I like that though. When you’re new in an industry, you’re still finding your feet because you don’t quite know where you’re going with it. You just know that you’re enjoying it.

“Exactly. Everything was a blessing. It was like, ‘Oh my god, someone else loves it.’ ‘Oh my gosh, we’ve been played on the radio.’ The moment that record sold a million records, it changes your perspective on everything. Suddenly you’re thinking, ‘Well, will Radio 1 like this song?’ Or ‘Will our record plugger like this song?’ Or, ‘Does this hit the right demographic?’ You start thinking about all of these stupid things, which you never thought about when you first started putting it out. That sort of naivety, you see in so many bands’ first records, which is why a lot of the time they’re their best ones. First of all, they’ve had a lifetime to write it. Secondly, there’s no bullshit in it. It’s their true self. There are less people around to fuck it up really.”

In our changing modern world, the rise of TikTok does mean some artists forgo the usual touring circuits. It still seems crazy when you compare the two. What do you think about it?
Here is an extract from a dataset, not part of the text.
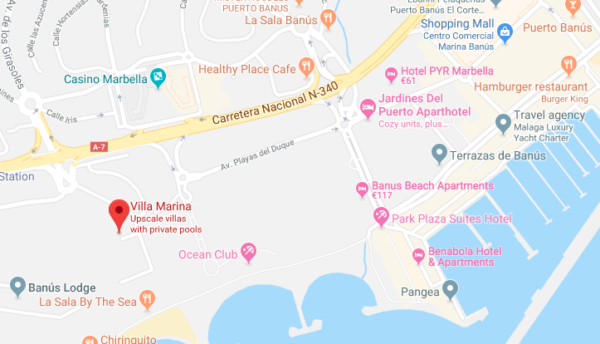 Villa Close To Puerto Banus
“It’s quite bonkers. I don’t sit here thinking it’s better or worse. I find it really interesting and really exciting. I write a lot of songs. I do a lot of writing for artists who are younger and trying to breakthrough. I’ll work with somebody who’s got like, 5 million TikTok followers, half a million Instagram followers, and then they’ll have like, 10 million monthly listeners on Spotify. But then they can’t sell out, like 200 tickets in London. The whole business is very upended. It’s very hard to create because it’s all about tiny little moments now. It used to be about an album and a body of work. When we came out, we were lucky to have lots of songs. Obviously, it’s always been about hit songs. But then, it became more and more about just the songs. So it’s harder for people to like you for more than just your one big song. Before songwriters were like, ‘We’ve got to keep people interested for three minutes.’ Now, you’re like, ‘You’ve got to get people in three seconds.’ Then, there are the polite 25 seconds. As a creative, I love it. I find that quite exciting to look at things like that. But at the same time, it’s very hard to build careers like that. It works brilliantly for me because that’s why we’re still playing Neighbourhood Festival, because it’s harder for the artists to come out. The real thing which is really heartbreaking for me is that there are so few bands because you can just do it all by yourself. Before I needed a band to play music live. I needed a band to record the music and now, you don’t need anything. I’ve got an entire band in my studio here. You can get anybody online to play the song, sing the songs and write the songs for you. It’s not having a band which is really expensive to run, as it’s the same money coming in, so you have to split that money four ways, so it just doesn’t work. That’s one of the sad things about what’s happened at the moment. I’m sure it’ll change.”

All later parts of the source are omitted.